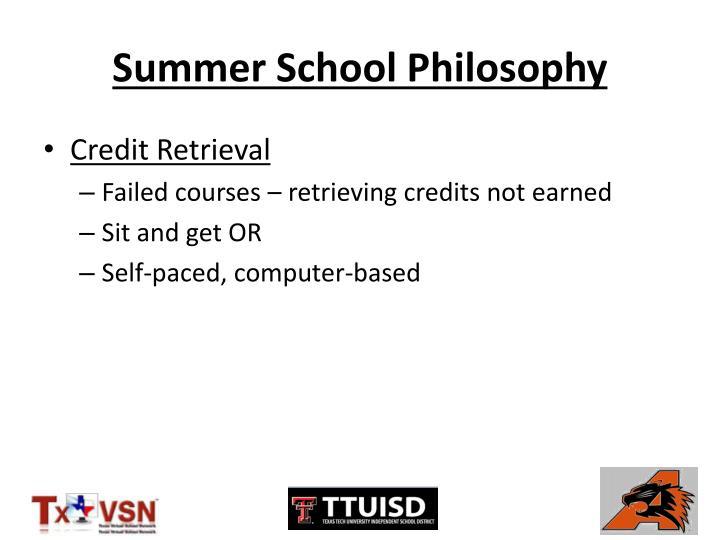 Summer school philosophy1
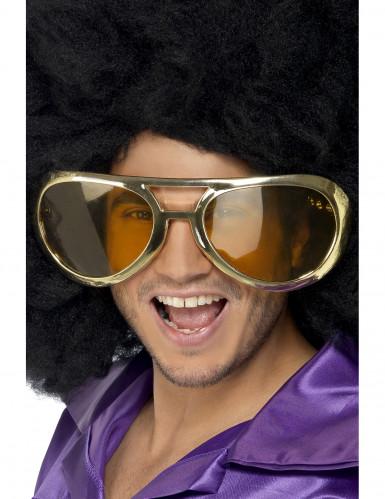 Oferta: Gafas gigantes doradas para adulto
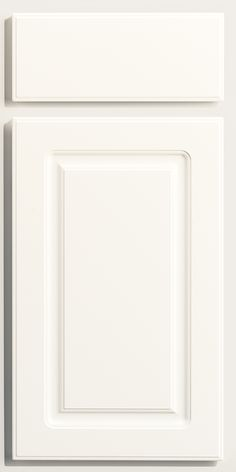 Raised panel thermofoil door styles - Merillat Classic Cabinets On Pinterest Cabinet Doors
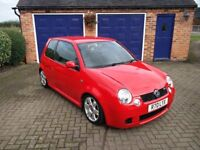 2002 VW Lupo GTI Flash Red Low Mileage Includes Personalised Plate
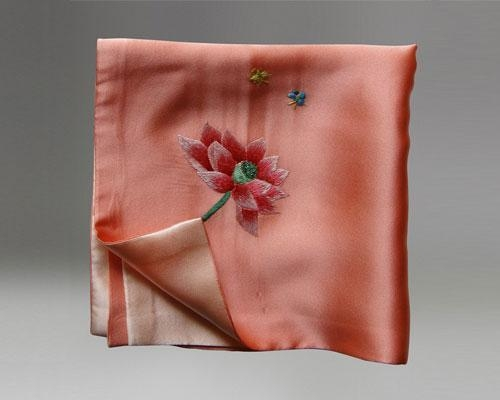 Cheap Handmade Embroidered Square Silk Scarves Handkerchief and Small Neck Scarves As Gift for sale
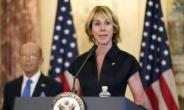 美 유엔대사 다음 주 대만 방문…양안관계 긴장 고조될 듯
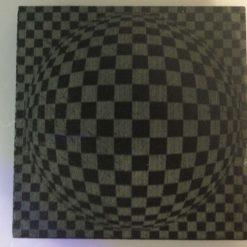 Slate Coaster Optical Illusion No1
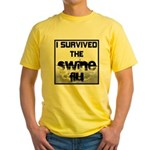 I Survived The Swine Flu Yellow T-Shirt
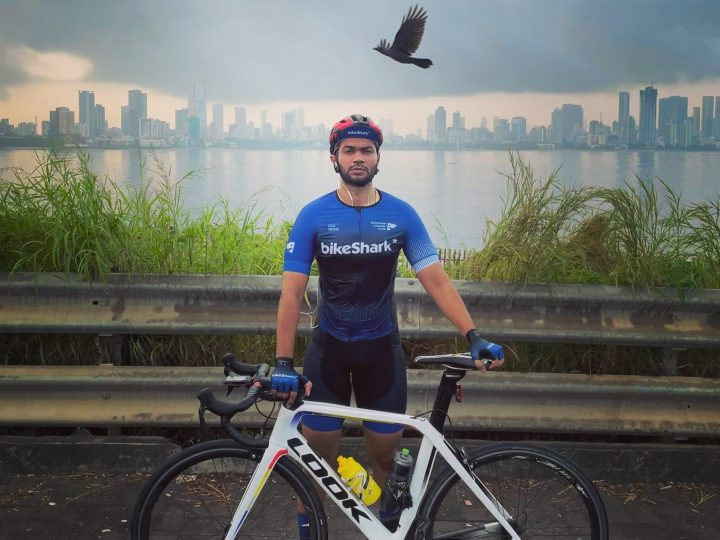 DHIREN BONTRA: THE JOURNEY OF A CYCLING ENTREPRENEUR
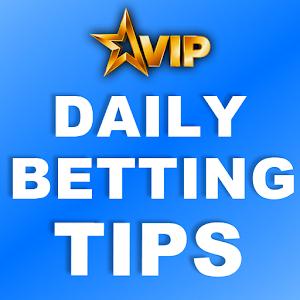 Betting TIPS VIP DAILY PREDICTION 9.9.12 by iBettingTeam logo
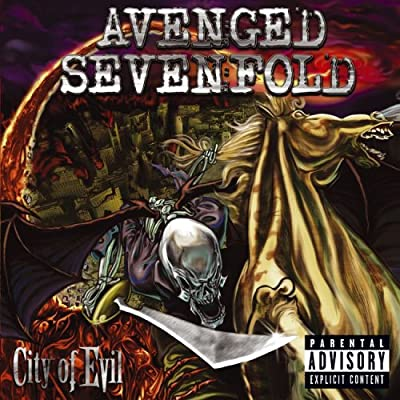 awesome song city evil albumthats love city evil muchit songs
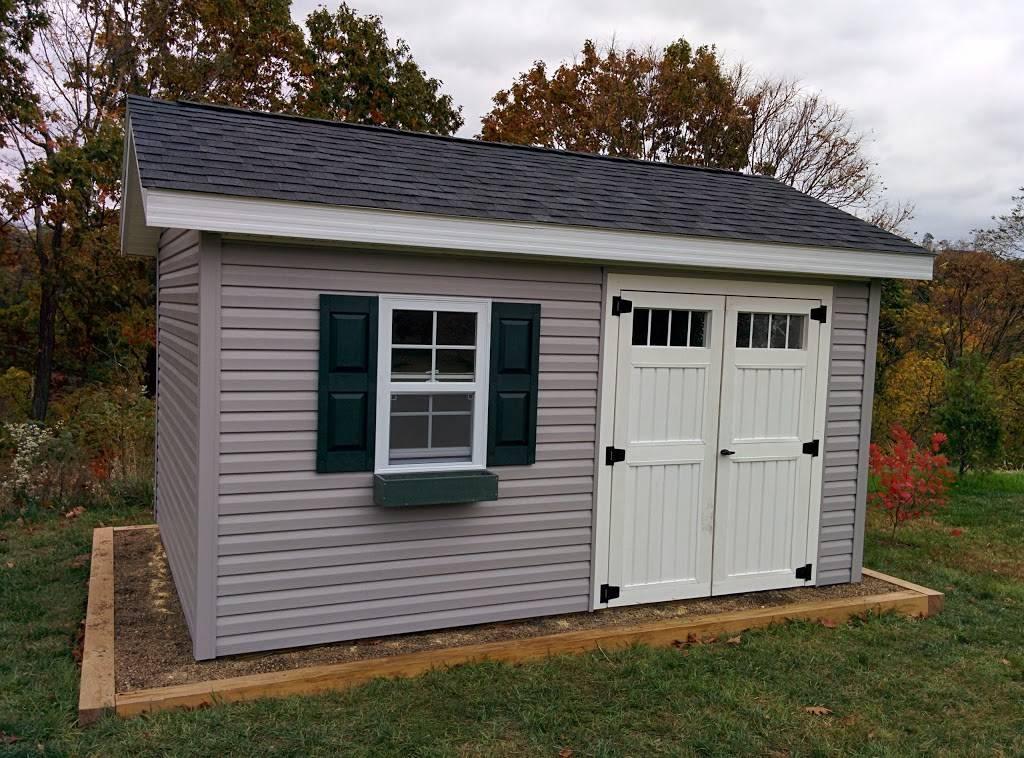 Amish Yard LLC - furniture store  | Photo 2 of 2 | Address: 2641 Washington Rd, Canonsburg, PA 15317, USA | Phone: (724) 746-0100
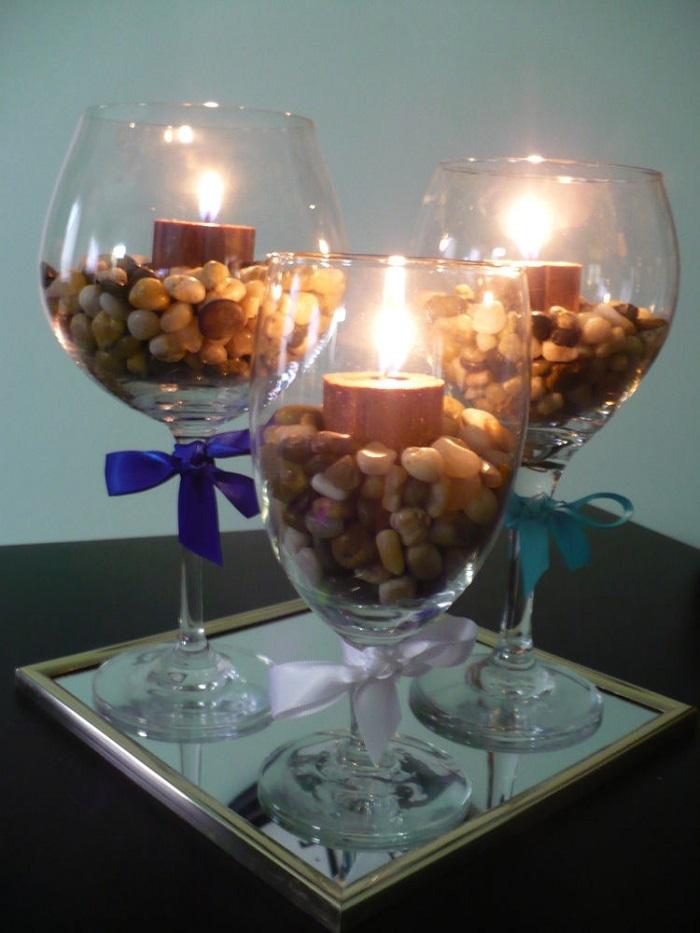 rustic-Chrismas-Candles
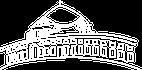Parrocchia San Fidenzio Vescovo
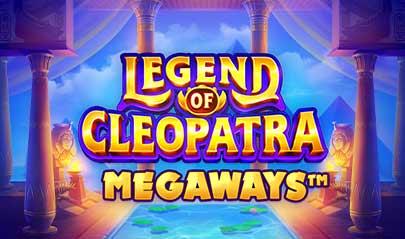 Legend of Cleopatra Megaways logo big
○ ○ ○
Output the entries above verbatim. Omit the images.

**Output of the task:**
 Summer school philosophy1
 Oferta: Gafas gigantes doradas para adulto
 Raised panel thermofoil door styles - Merillat Classic Cabinets On Pinterest Cabinet Doors
 2002 VW Lupo GTI Flash Red Low Mileage Includes Personalised Plate
 Cheap Handmade Embroidered Square Silk Scarves Handkerchief and Small Neck Scarves As Gift for sale
 美 유엔대사 다음 주 대만 방문…양안관계 긴장 고조될 듯
 Slate Coaster Optical Illusion No1
 I Survived The Swine Flu Yellow T-Shirt
 DHIREN BONTRA: THE JOURNEY OF A CYCLING ENTREPRENEUR
 Betting TIPS VIP DAILY PREDICTION 9.9.12 by iBettingTeam logo
 awesome song city evil albumthats love city evil muchit songs
 Amish Yard LLC - furniture store  | Photo 2 of 2 | Address: 2641 Washington Rd, Canonsburg, PA 15317, USA | Phone: (724) 746-0100
 rustic-Chrismas-Candles
Parrocchia San Fidenzio Vescovo
 Legend of Cleopatra Megaways logo big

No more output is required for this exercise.